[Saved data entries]
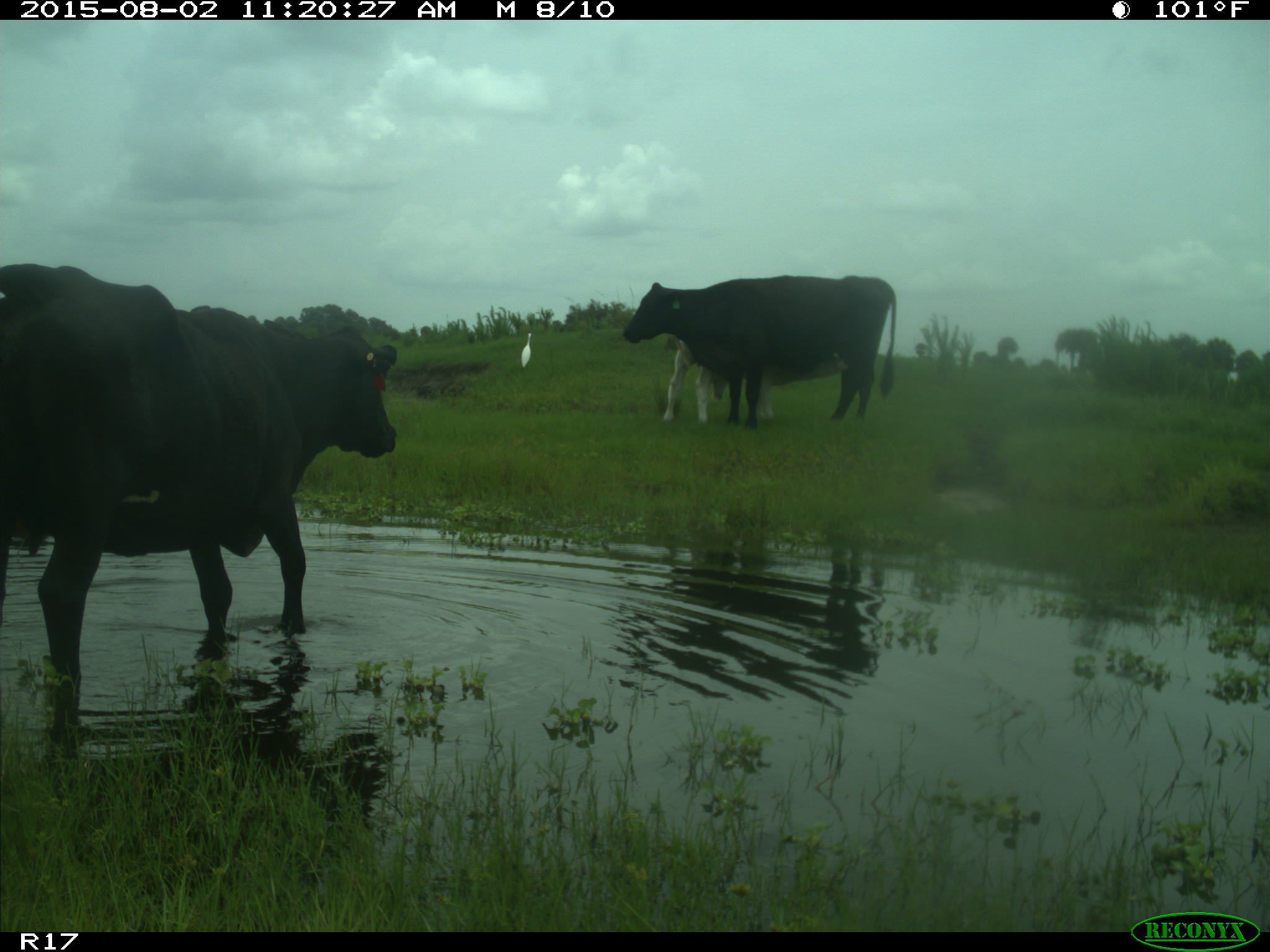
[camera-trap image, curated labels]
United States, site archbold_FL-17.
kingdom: Animalia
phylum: Chordata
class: Mammalia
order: Artiodactyla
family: Bovidae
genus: Bos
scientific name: Bos taurus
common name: domestic cow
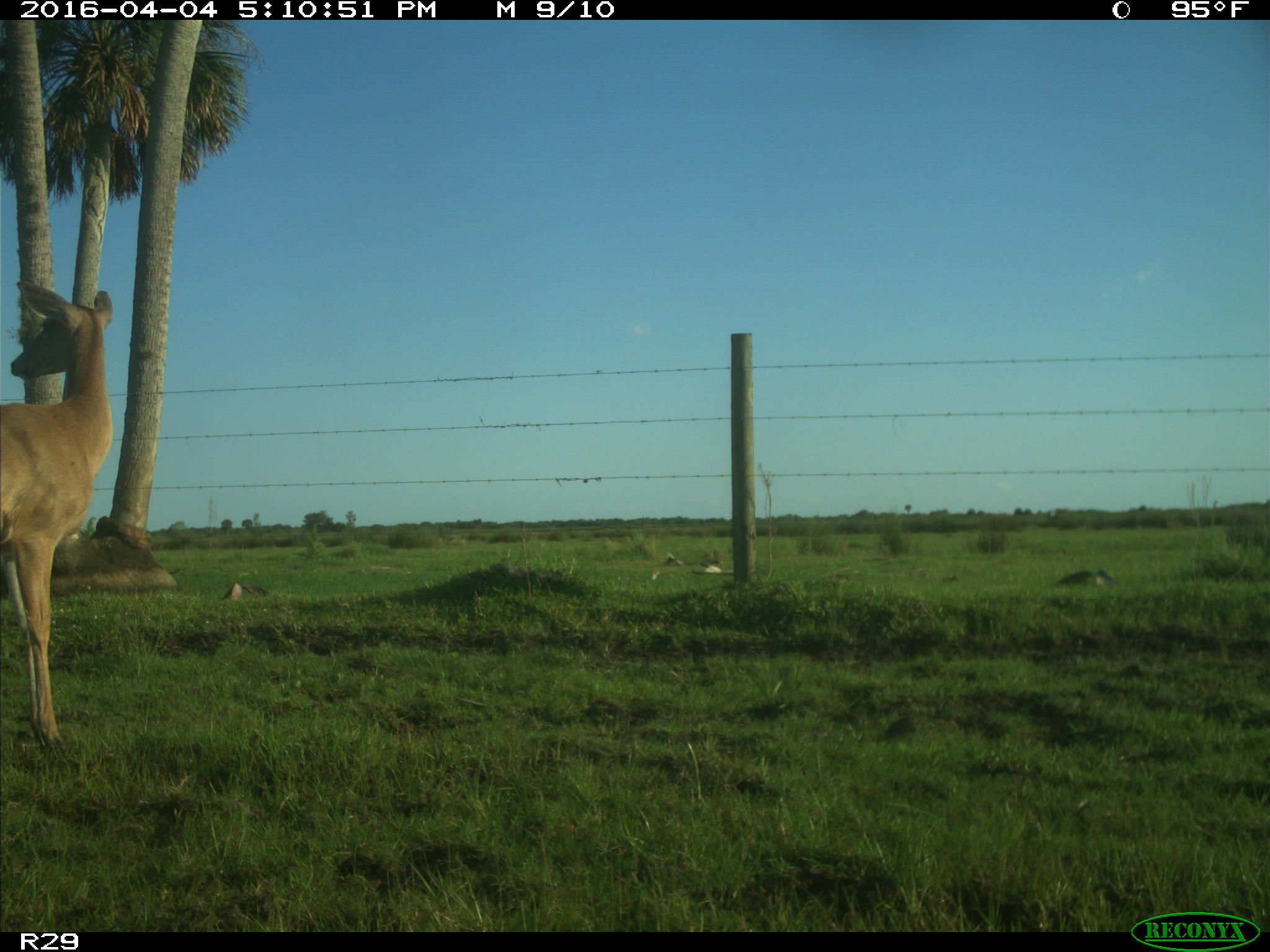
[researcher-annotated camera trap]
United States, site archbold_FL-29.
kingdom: Animalia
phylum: Chordata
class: Mammalia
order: Artiodactyla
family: Cervidae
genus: Odocoileus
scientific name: Odocoileus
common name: deer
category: unidentified deer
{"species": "unidentified deer (deer) (Odocoileus)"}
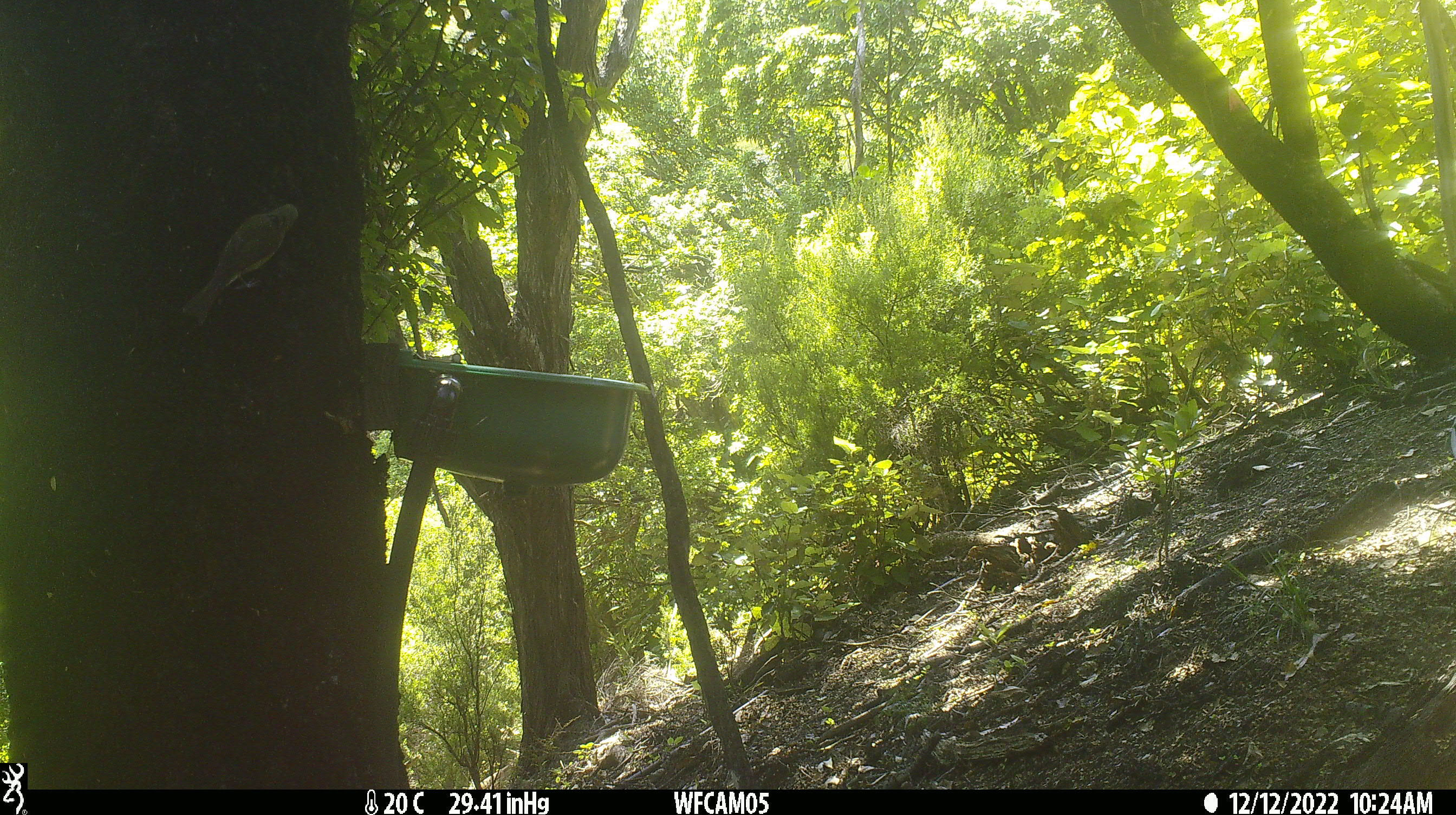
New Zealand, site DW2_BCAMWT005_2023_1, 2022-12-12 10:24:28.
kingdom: Animalia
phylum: Chordata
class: Aves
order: Passeriformes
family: Meliphagidae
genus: Anthornis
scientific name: Anthornis melanura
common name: new zealand bellbird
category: bellbird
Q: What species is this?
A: Bellbird (new zealand bellbird) (Anthornis melanura).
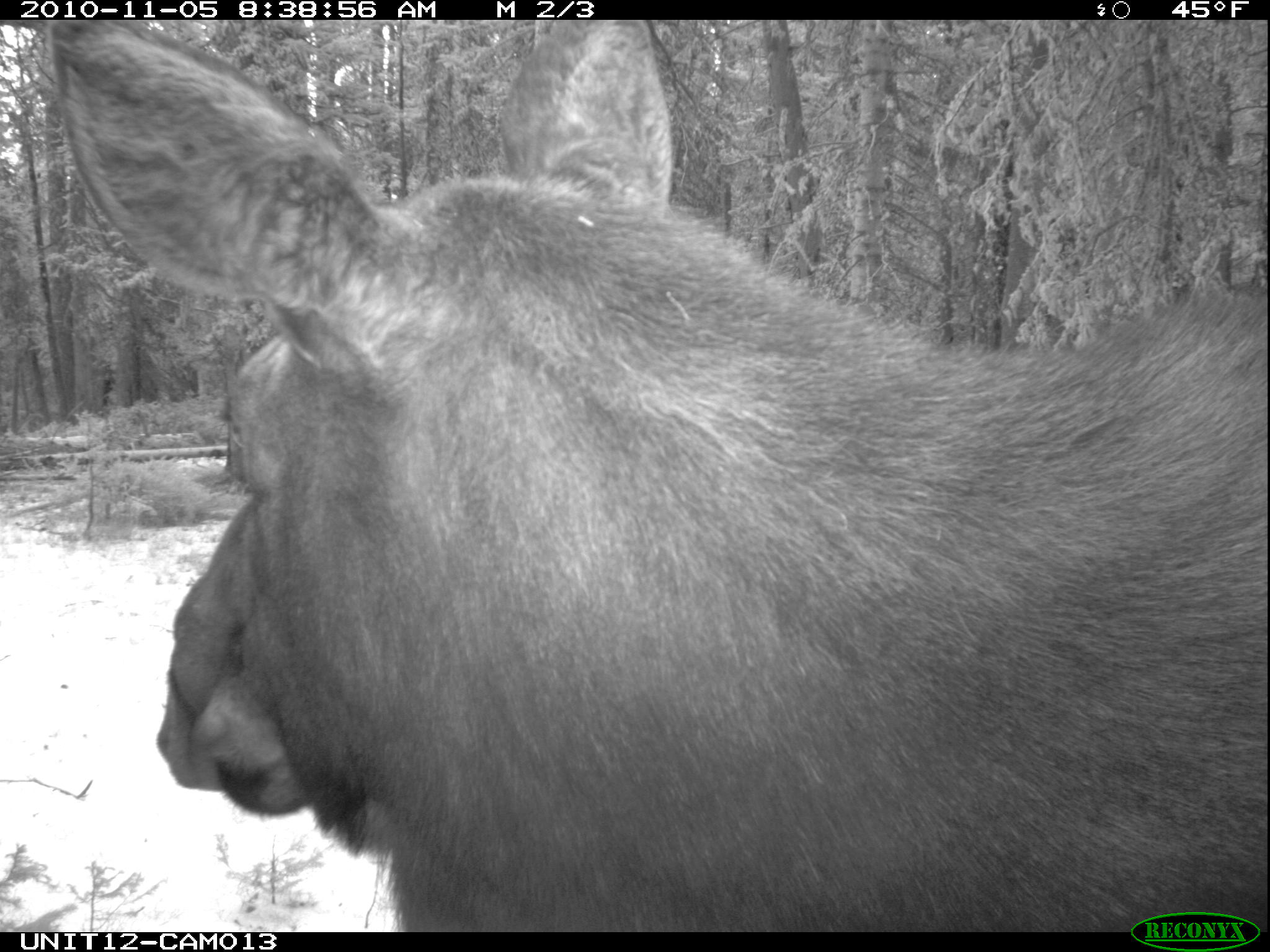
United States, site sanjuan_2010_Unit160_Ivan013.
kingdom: Animalia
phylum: Chordata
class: Mammalia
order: Artiodactyla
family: Cervidae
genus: Alces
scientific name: Alces alces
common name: moose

**TO DO**
Give back the data verbatim. The pictures are not part of the copy.

**FINISHED EXERCISE**
[camera-trap image, curated labels]
United States, site archbold_FL-17.
kingdom: Animalia
phylum: Chordata
class: Mammalia
order: Artiodactyla
family: Bovidae
genus: Bos
scientific name: Bos taurus
common name: domestic cow
[researcher-annotated camera trap]
United States, site archbold_FL-29.
kingdom: Animalia
phylum: Chordata
class: Mammalia
order: Artiodactyla
family: Cervidae
genus: Odocoileus
scientific name: Odocoileus
common name: deer
category: unidentified deer
{"species": "unidentified deer (deer) (Odocoileus)"}
New Zealand, site DW2_BCAMWT005_2023_1, 2022-12-12 10:24:28.
kingdom: Animalia
phylum: Chordata
class: Aves
order: Passeriformes
family: Meliphagidae
genus: Anthornis
scientific name: Anthornis melanura
common name: new zealand bellbird
category: bellbird
Q: What species is this?
A: Bellbird (new zealand bellbird) (Anthornis melanura).
United States, site sanjuan_2010_Unit160_Ivan013.
kingdom: Animalia
phylum: Chordata
class: Mammalia
order: Artiodactyla
family: Cervidae
genus: Alces
scientific name: Alces alces
common name: moose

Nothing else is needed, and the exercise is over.